1. ## Find trace

Let p be prime, and let $\displaystyle K = \mathbb {Q} [w]$, w is a primitive pth root of unity. Compute $\displaystyle Tr_{K}(w)$ and $\displaystyle Tr_{K} (1-w)$

Also, show that $\displaystyle (1-w)(1-w^2)... (1-w^{p-1}) = p$

proof.

So I have $\displaystyle w^p = 1$ with $\displaystyle w^{k} \neq 1 \ \ \ \forall k < p$

Let p be prime, and let $\displaystyle K = \mathbb {Q} [w]$, w is a primitive pth root of unity. Compute $\displaystyle Tr_{K}(w)$ and $\displaystyle Tr_{K} (1-w)$
If $\displaystyle E/F$ is a finite Galois extension then we define $\displaystyle \text{Tr}(\alpha) = \sum_{\theta \in \text{Gal}(E/F)}\theta (\alpha)$ for $\displaystyle \alpha \in E$. Now if $\displaystyle \omega$ is a primitive $\displaystyle p$-th root of unity then $\displaystyle \mathbb{Q}(\omega)$ is finite and Galois over $\displaystyle \mathbb{Q}$, furthermore, since $\displaystyle \{ 1,\omega, ... , \omega^{p-1}\}$ for a basis for this extension and $\displaystyle \mathbb{Q}$ is a field with $\displaystyle \text{Char}(\mathbb{Q}) = 0$ it means $\displaystyle G=\text{Gal}(K/\mathbb{Q})$ is a group of order $\displaystyle p$, so it must be a cyclic group.

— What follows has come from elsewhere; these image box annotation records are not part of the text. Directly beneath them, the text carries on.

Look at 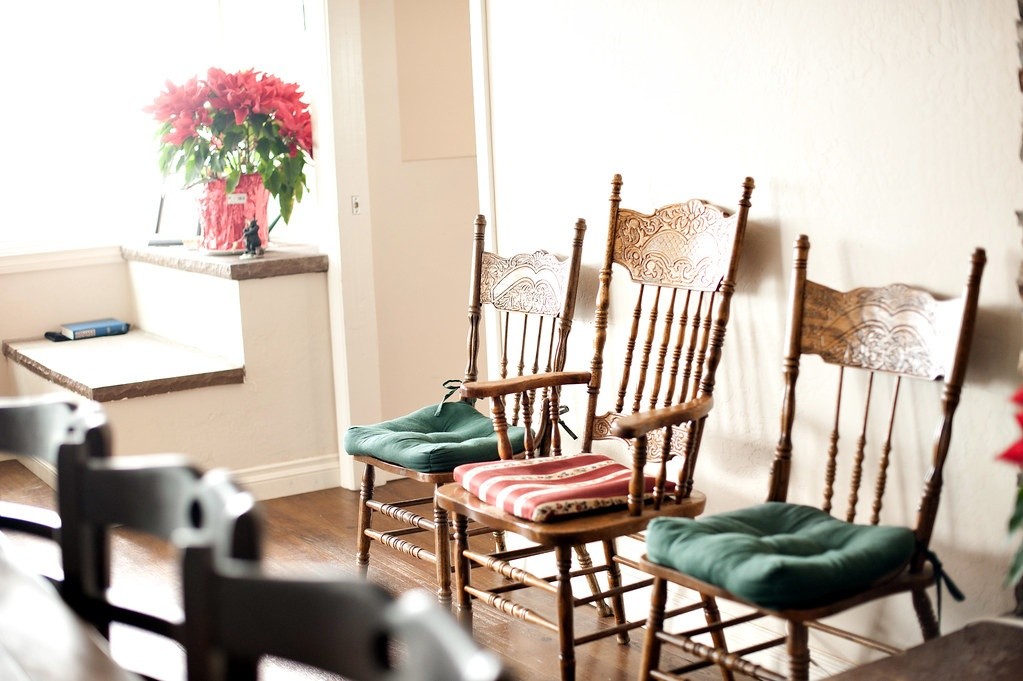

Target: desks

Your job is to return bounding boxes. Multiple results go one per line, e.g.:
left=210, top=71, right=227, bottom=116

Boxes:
left=0, top=556, right=146, bottom=681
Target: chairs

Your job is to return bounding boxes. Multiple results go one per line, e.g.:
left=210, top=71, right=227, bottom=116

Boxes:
left=0, top=389, right=515, bottom=681
left=639, top=234, right=992, bottom=681
left=344, top=214, right=586, bottom=613
left=435, top=174, right=755, bottom=681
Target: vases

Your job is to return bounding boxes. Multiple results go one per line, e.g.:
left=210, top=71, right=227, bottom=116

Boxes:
left=205, top=166, right=268, bottom=252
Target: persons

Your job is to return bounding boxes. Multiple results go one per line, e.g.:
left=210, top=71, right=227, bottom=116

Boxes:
left=243, top=221, right=262, bottom=254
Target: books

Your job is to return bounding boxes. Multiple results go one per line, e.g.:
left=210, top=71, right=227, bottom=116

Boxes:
left=61, top=318, right=128, bottom=340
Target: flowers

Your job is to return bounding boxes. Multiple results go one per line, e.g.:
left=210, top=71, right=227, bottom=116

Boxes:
left=157, top=64, right=310, bottom=226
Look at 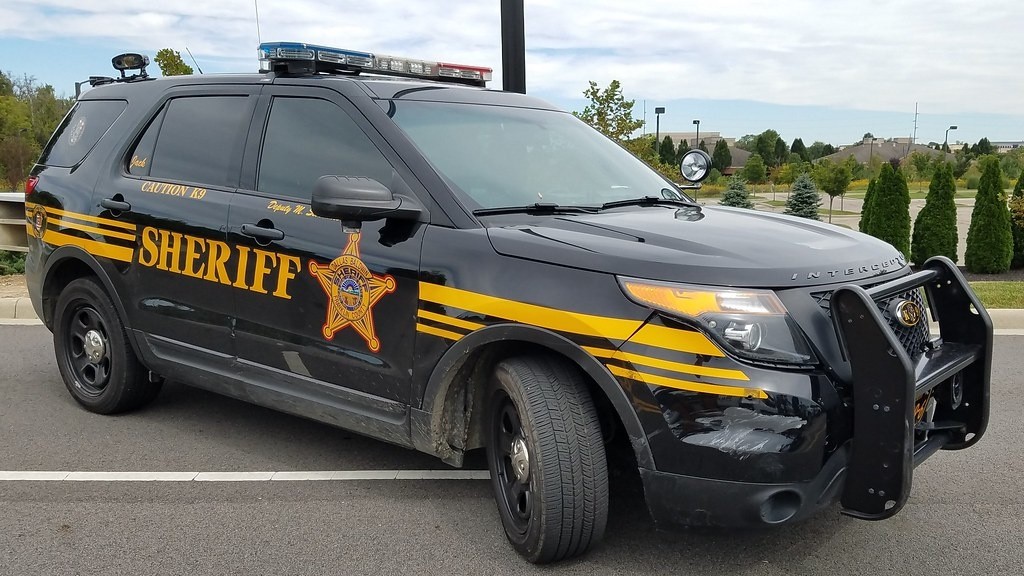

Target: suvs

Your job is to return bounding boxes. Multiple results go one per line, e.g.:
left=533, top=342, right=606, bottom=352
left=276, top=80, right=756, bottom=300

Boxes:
left=26, top=41, right=994, bottom=569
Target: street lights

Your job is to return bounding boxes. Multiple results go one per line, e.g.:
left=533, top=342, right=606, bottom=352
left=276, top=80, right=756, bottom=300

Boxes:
left=692, top=119, right=701, bottom=203
left=655, top=107, right=665, bottom=155
left=944, top=126, right=958, bottom=172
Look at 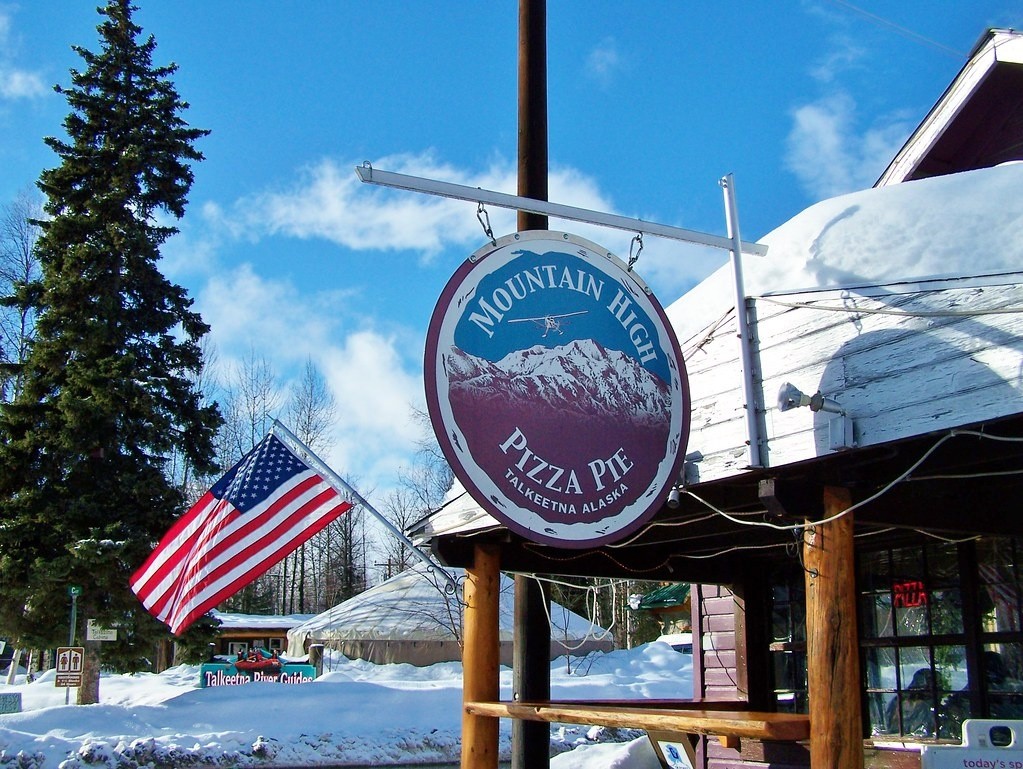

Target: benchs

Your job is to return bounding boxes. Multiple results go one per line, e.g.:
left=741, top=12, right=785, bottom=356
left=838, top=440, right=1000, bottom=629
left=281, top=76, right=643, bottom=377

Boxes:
left=461, top=699, right=810, bottom=743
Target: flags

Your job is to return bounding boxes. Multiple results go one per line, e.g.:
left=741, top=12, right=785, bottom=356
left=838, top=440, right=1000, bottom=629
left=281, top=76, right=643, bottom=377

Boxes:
left=128, top=428, right=353, bottom=636
left=978, top=562, right=1023, bottom=612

Thus, there is an automorphism $\displaystyle \theta$ of $\displaystyle K$ leaving $\displaystyle \mathbb{Q}$ fixed so that $\displaystyle \left< \theta \right> = G$. Suppose that $\displaystyle \theta (\omega) = \omega^k$ where $\displaystyle 0< k \leq p-1$. Then it means $\displaystyle \{ \text{Id},\theta, \theta^2, ... ,\theta^{p-1} \} = G$. And so $\displaystyle \text{Tr}(\omega) = \text{Id}(\omega) + \theta(\omega) + \theta^2 (\omega) + ... + \theta^{p-1} (\omega)$. Thus, $\displaystyle \mbox{Tr}(\omega) = \omega + \omega^k + \omega^{2k} + ... + \omega^{(p-1)k}= \omega - 1$.